Monday, October 23, 2006

Wow, that's the nicest "Pay us now or we'll shut down your account" letter I've ever gotten.

Friends,

There is a country song that I need to warn you about. It is probably called "I Got A Brand New Girlfriend," judging by the number of times this phrase appears in the song, but I do not want to google it, for fear of finding out for sure. This song is alarming on at least two levels, the more straightforward level being the one on which the guy sings "somethin somethin blah wearin' nothin' but a smile, goin' kissy kissy smoochy smoochy somethin somethin else blah etc." Grown man + kissy smoochy = undeniably troublesome. We are still together? Good.

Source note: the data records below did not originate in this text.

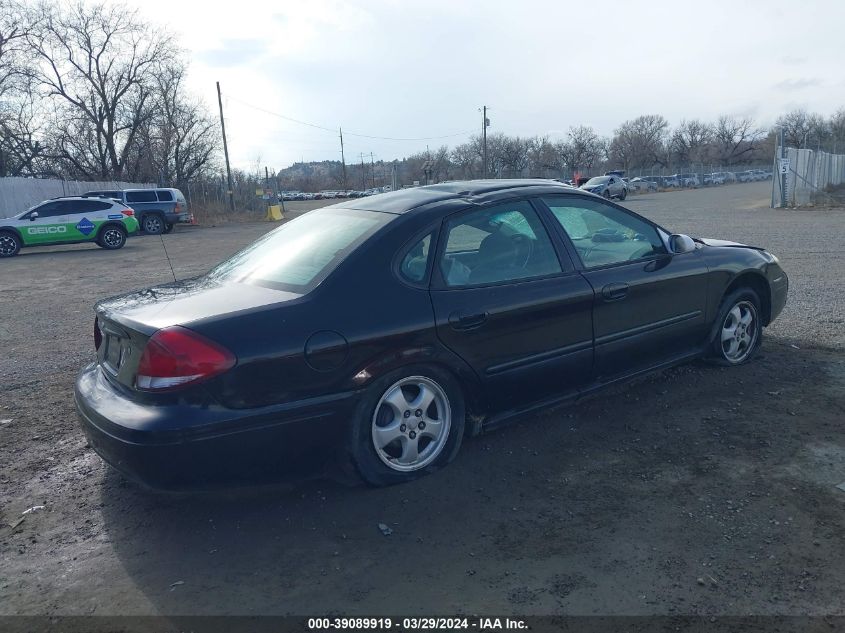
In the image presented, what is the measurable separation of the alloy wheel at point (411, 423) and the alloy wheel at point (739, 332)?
2594 millimetres

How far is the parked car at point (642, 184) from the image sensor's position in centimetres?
5725

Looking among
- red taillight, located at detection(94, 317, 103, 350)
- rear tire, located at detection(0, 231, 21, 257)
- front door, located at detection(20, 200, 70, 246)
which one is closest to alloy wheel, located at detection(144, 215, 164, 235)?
front door, located at detection(20, 200, 70, 246)

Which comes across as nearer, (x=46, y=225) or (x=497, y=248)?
(x=497, y=248)

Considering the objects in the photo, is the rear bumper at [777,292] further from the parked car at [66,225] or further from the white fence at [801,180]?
the white fence at [801,180]

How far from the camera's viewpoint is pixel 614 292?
4.11 metres

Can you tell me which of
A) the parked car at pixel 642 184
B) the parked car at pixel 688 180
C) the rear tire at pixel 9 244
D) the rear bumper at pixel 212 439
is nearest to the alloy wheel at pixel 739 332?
the rear bumper at pixel 212 439

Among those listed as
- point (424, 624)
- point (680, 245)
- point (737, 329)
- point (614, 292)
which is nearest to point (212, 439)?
point (424, 624)

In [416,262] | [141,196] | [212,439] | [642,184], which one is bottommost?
[212,439]

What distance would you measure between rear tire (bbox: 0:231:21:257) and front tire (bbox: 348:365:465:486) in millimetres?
19441

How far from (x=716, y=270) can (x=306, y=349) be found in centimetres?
319

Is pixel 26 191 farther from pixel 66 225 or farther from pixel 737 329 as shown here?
pixel 737 329

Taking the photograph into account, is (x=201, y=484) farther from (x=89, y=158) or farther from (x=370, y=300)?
(x=89, y=158)

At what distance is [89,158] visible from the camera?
42.7 metres

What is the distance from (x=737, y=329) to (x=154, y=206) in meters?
26.2
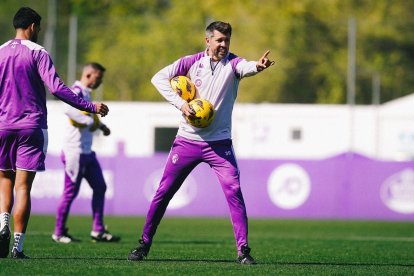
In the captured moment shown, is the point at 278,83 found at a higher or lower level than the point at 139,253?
higher

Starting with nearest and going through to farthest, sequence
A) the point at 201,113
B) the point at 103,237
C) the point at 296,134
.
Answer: the point at 201,113
the point at 103,237
the point at 296,134

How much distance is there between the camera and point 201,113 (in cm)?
991

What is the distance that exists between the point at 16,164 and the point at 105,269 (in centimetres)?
142

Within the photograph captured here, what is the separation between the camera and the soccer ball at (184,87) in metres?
10.2

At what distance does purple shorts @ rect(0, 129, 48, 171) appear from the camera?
9.81 m

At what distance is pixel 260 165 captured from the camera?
77.2ft

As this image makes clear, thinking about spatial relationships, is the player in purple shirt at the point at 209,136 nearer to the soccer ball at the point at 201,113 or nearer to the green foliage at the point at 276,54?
the soccer ball at the point at 201,113

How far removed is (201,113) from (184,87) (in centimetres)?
41

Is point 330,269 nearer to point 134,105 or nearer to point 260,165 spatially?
point 260,165

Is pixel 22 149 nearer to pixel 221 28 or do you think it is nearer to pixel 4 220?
pixel 4 220

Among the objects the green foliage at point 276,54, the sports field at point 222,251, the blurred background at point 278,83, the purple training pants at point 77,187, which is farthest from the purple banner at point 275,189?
the green foliage at point 276,54

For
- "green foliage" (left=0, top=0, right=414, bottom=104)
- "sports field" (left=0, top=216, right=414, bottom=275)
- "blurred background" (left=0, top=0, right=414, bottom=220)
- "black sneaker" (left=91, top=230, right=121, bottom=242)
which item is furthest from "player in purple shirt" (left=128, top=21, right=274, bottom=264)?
"green foliage" (left=0, top=0, right=414, bottom=104)

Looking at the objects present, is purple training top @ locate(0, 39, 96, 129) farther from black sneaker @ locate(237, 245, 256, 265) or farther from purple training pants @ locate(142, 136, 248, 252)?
black sneaker @ locate(237, 245, 256, 265)

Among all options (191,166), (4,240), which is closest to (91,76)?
(191,166)
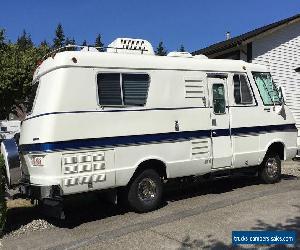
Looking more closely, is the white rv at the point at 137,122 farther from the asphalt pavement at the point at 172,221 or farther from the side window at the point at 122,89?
the asphalt pavement at the point at 172,221

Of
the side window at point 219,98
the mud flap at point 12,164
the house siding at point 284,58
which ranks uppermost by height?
the house siding at point 284,58

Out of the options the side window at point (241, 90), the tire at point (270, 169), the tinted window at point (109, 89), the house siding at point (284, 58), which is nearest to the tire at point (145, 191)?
the tinted window at point (109, 89)

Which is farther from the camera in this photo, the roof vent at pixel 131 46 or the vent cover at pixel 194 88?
the vent cover at pixel 194 88

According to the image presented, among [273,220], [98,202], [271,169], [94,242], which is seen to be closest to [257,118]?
[271,169]

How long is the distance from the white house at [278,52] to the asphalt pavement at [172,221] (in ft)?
34.5

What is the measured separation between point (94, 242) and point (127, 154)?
197 cm

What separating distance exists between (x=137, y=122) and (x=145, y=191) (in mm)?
1387

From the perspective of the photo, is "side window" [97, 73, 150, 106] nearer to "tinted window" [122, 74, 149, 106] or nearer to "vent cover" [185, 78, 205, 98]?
"tinted window" [122, 74, 149, 106]

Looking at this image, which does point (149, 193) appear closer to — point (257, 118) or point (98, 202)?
point (98, 202)

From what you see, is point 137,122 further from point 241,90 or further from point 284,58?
point 284,58

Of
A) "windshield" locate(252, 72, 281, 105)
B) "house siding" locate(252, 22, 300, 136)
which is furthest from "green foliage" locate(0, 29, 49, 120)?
"windshield" locate(252, 72, 281, 105)

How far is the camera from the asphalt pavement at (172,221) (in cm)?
732

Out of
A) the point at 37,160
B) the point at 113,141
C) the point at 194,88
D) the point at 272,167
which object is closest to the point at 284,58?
the point at 272,167

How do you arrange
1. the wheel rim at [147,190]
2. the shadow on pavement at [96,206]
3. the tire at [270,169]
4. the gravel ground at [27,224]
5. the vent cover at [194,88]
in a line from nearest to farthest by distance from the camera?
1. the gravel ground at [27,224]
2. the shadow on pavement at [96,206]
3. the wheel rim at [147,190]
4. the vent cover at [194,88]
5. the tire at [270,169]
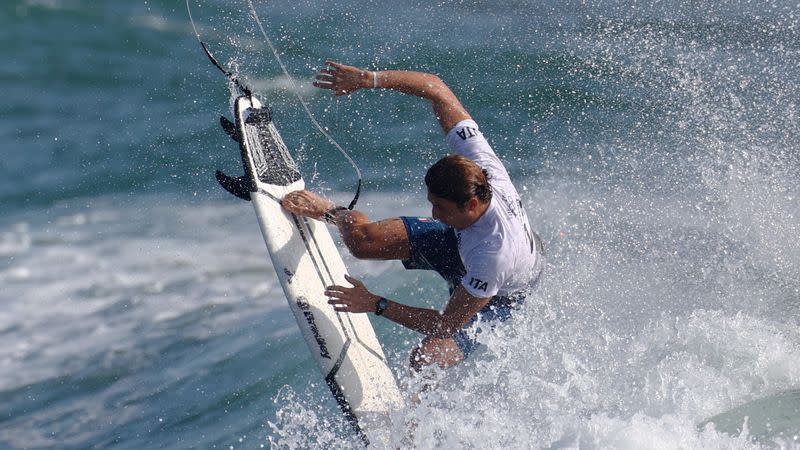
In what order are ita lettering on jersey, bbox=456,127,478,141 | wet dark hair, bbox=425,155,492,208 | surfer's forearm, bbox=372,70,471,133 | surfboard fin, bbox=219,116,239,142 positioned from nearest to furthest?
wet dark hair, bbox=425,155,492,208 < ita lettering on jersey, bbox=456,127,478,141 < surfer's forearm, bbox=372,70,471,133 < surfboard fin, bbox=219,116,239,142

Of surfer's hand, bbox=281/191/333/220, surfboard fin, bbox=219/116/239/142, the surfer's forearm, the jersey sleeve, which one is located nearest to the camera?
the jersey sleeve

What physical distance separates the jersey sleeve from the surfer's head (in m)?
0.54

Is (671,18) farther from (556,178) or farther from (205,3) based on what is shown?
(205,3)

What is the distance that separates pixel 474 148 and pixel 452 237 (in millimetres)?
502

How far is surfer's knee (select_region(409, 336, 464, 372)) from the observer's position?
4.95 m

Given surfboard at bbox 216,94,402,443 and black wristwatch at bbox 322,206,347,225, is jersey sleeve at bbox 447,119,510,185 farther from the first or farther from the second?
surfboard at bbox 216,94,402,443

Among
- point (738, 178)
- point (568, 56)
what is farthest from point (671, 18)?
point (738, 178)

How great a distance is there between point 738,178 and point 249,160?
4339 mm

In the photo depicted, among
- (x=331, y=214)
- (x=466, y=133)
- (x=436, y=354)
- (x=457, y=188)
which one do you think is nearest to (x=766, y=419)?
(x=436, y=354)

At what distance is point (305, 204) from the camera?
17.4 feet

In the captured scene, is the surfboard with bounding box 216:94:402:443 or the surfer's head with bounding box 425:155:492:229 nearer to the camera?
the surfer's head with bounding box 425:155:492:229

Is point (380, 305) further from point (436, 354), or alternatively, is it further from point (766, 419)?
point (766, 419)

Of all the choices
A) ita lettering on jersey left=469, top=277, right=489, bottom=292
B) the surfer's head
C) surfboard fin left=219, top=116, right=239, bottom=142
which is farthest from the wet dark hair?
surfboard fin left=219, top=116, right=239, bottom=142

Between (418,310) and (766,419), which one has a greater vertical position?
(418,310)
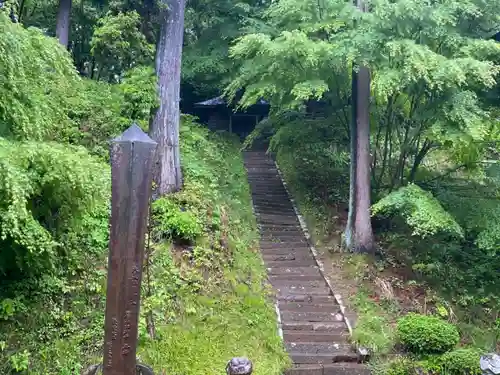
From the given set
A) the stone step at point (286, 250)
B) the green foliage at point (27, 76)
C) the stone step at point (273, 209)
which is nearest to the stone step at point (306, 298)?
the stone step at point (286, 250)

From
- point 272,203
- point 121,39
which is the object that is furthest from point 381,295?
point 121,39

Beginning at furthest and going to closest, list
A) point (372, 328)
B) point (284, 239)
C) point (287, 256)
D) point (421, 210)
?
point (284, 239) → point (287, 256) → point (421, 210) → point (372, 328)

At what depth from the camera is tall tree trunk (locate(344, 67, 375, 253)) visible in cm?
998

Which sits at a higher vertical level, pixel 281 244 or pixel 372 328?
pixel 281 244

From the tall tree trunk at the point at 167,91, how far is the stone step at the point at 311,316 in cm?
328

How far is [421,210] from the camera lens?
819 cm

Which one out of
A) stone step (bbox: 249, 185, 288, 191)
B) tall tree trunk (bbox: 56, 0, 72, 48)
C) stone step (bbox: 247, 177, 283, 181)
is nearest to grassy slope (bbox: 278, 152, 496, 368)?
stone step (bbox: 249, 185, 288, 191)

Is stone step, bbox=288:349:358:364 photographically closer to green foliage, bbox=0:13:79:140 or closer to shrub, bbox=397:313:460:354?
shrub, bbox=397:313:460:354

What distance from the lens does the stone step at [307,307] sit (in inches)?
333

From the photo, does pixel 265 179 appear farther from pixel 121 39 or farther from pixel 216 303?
pixel 216 303

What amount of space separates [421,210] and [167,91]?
206 inches

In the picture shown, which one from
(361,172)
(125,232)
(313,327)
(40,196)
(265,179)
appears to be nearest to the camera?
(125,232)

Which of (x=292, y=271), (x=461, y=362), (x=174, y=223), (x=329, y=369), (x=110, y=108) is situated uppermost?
(x=110, y=108)

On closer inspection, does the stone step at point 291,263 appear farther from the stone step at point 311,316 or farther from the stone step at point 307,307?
the stone step at point 311,316
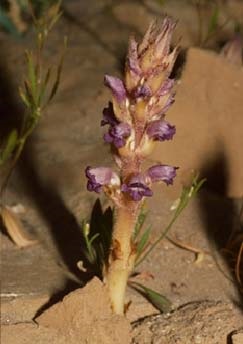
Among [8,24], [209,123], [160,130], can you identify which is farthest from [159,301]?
[8,24]

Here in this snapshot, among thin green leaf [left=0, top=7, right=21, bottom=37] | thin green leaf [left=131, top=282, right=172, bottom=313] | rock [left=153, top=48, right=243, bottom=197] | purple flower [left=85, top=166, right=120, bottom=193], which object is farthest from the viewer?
thin green leaf [left=0, top=7, right=21, bottom=37]

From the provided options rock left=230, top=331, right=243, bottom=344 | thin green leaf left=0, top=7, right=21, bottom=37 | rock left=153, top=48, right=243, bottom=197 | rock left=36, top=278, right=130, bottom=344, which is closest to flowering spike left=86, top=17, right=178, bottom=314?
rock left=36, top=278, right=130, bottom=344

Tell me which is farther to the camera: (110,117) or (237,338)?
(237,338)

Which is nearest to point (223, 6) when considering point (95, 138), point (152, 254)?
point (95, 138)

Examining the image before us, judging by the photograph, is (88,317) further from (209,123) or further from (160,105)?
(209,123)

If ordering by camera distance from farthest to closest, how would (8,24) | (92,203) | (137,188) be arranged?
(8,24), (92,203), (137,188)

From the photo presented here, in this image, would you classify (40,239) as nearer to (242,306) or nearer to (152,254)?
(152,254)

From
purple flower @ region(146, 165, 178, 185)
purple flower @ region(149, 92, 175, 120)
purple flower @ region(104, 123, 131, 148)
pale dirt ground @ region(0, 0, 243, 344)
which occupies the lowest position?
pale dirt ground @ region(0, 0, 243, 344)

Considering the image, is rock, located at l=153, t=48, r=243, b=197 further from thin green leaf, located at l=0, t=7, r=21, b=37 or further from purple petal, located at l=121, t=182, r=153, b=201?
purple petal, located at l=121, t=182, r=153, b=201

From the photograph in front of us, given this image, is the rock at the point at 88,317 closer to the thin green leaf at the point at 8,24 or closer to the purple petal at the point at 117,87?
the purple petal at the point at 117,87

The more insidious and disturbing level that this is on involves, of course, the phrase "brand new girlfriend." As if this woman has sprung from the womb -- or perhaps her father's head -- clad in tight jeans and a tube top, virginal and without the taint* of a specific past; but, judging from the kissy kissy smoochy smoochy and all that this implies (fucky fucky?), imbued with carnal instincts, knowledge, and talents. The guy sounds pretty happy about his new find.

Because what is she, a truck? No pre-owned girlfriends for this guy.


*hehehe, taint. This is an inside joke, just so you don't think I'm a 13-year-old, but it's also a dirty one, so I guess you would have been right in the first place. Carry on.

PS - Why do I trick myself into thinking I can watch Dooce's videos? I'm on dialup, for God's sake.